Deephaven TableHandles
TableHandle.Rd
A TableHandle holds a reference to a Deephaven Table on the server, and provides methods for operating on that table.
Note that TableHandles should not be instantiated directly by user code, but rather by server calls accessible from
the Client
class. See ?Client
for more information.
Naming tables on the server
When a TableHandle is created, it is not automatically bound to a variable name on the server. This means that the TableHandle that gets created is the only reference to the table that's been created. Importantly, the variable name given to the TableHandle is purely a local variable, and has no relationship to that table's name on the server. For this reason, code like the following:
client <- Client$new(...)
df1 <- data.frame(x = 1:10, y = 11:20)
t1 <- client$import_table(df1)
client$run_script("t2 = t1.update('z = x + y')")

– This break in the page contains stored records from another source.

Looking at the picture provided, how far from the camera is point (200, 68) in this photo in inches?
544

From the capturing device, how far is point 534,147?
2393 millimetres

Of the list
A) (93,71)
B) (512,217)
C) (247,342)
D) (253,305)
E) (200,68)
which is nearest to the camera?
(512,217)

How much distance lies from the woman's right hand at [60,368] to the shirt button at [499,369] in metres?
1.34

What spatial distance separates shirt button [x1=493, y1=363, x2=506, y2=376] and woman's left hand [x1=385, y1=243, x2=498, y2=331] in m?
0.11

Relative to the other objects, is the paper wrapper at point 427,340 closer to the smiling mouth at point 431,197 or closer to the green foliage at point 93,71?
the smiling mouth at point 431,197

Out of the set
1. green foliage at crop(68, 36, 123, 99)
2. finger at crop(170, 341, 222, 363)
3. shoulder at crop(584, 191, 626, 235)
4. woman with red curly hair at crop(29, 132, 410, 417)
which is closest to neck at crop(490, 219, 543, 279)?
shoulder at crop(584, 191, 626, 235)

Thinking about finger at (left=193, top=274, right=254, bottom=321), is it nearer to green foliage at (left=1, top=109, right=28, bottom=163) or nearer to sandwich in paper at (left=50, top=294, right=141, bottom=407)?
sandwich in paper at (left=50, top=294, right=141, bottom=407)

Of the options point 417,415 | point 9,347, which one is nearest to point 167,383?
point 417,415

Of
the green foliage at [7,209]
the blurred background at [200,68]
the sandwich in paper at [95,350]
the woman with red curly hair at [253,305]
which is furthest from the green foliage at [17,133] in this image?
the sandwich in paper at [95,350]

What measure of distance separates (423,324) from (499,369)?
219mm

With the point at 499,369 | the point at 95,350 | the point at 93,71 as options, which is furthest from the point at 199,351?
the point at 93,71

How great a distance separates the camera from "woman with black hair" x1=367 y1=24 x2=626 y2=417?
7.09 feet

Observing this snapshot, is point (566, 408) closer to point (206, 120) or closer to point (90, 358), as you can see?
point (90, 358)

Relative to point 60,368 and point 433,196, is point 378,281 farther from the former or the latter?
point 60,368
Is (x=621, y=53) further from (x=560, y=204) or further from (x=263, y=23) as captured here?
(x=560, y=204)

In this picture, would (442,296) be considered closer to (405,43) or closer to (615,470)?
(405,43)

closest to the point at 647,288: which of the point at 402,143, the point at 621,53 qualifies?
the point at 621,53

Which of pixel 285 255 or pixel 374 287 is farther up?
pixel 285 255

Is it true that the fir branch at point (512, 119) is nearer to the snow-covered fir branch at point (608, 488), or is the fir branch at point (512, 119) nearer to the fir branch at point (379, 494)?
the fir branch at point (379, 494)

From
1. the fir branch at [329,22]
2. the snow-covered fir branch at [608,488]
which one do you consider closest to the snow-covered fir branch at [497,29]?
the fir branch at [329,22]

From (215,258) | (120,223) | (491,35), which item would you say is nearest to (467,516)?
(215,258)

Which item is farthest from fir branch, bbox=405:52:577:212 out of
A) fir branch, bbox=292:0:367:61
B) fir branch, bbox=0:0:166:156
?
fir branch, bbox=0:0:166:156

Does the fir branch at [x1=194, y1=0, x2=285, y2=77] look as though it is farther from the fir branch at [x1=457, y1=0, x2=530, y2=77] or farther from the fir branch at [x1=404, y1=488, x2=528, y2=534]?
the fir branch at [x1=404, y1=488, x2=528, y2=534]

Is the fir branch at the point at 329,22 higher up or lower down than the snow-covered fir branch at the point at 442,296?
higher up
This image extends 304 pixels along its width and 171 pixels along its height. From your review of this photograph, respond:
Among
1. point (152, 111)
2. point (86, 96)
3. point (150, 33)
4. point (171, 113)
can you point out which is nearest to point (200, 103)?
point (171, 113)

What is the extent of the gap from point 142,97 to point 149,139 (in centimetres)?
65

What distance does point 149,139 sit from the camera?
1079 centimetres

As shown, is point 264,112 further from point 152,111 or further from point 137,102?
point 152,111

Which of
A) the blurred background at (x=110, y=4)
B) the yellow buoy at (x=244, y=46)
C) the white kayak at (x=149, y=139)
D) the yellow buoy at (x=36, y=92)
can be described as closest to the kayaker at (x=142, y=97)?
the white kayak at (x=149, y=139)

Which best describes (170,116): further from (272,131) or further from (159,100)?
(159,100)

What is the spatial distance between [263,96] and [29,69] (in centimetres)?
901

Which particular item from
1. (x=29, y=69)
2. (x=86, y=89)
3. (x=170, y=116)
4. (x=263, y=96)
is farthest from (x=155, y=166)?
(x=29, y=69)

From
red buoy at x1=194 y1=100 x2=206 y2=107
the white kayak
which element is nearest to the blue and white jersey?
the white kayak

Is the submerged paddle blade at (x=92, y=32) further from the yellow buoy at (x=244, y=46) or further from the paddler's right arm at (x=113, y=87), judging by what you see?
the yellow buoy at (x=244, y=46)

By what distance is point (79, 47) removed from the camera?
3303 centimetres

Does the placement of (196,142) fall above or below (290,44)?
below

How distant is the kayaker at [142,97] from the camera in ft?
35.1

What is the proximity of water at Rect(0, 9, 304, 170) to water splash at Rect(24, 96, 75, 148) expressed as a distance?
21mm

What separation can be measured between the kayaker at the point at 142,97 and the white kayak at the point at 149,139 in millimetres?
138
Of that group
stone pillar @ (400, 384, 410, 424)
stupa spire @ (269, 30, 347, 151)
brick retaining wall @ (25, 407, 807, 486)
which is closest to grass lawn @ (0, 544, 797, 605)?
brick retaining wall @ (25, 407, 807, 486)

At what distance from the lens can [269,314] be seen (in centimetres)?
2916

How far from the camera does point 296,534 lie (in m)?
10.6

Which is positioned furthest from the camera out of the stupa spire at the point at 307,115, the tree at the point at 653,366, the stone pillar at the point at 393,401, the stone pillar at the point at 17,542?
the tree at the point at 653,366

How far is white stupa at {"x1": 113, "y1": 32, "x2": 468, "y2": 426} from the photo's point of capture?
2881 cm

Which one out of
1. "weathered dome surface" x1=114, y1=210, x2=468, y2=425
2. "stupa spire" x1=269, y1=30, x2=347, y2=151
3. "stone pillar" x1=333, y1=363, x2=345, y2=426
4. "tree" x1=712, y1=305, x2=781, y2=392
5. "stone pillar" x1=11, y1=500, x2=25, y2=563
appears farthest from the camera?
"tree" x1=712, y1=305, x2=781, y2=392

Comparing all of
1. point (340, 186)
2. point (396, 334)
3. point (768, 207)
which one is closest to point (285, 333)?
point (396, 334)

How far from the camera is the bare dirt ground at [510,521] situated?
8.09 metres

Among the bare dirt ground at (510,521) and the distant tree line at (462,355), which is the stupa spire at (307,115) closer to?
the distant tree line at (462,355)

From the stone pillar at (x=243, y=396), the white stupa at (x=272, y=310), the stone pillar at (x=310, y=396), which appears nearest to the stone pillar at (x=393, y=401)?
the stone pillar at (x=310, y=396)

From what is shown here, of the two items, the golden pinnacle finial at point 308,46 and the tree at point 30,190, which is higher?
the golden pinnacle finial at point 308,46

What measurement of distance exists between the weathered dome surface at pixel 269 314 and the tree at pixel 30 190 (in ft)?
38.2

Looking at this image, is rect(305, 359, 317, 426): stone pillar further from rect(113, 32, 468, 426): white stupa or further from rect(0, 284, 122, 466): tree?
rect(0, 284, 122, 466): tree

will not run, because the table referenced by the local variable t1
is not named on the server at all. To
make the table referenced by t1
accessible by name on the server (e.g., from within query strings), you must
bind it to a variable with the method bind_to_variable()
. We adopt the convention of calling local TableHandles
th1
, th2
, etc., and server-side tables t1
, t2
, etc., to help distinguish between the two. So, the above
code should be written as:
client <- Client$new(...)
df1 <- data.frame(x = 1:10, y = 11:20)
th1 <- client$import_table(df1)
th1$bind_to_variable("t1")
client$run_script("t2 = t1.update('z = x + y')")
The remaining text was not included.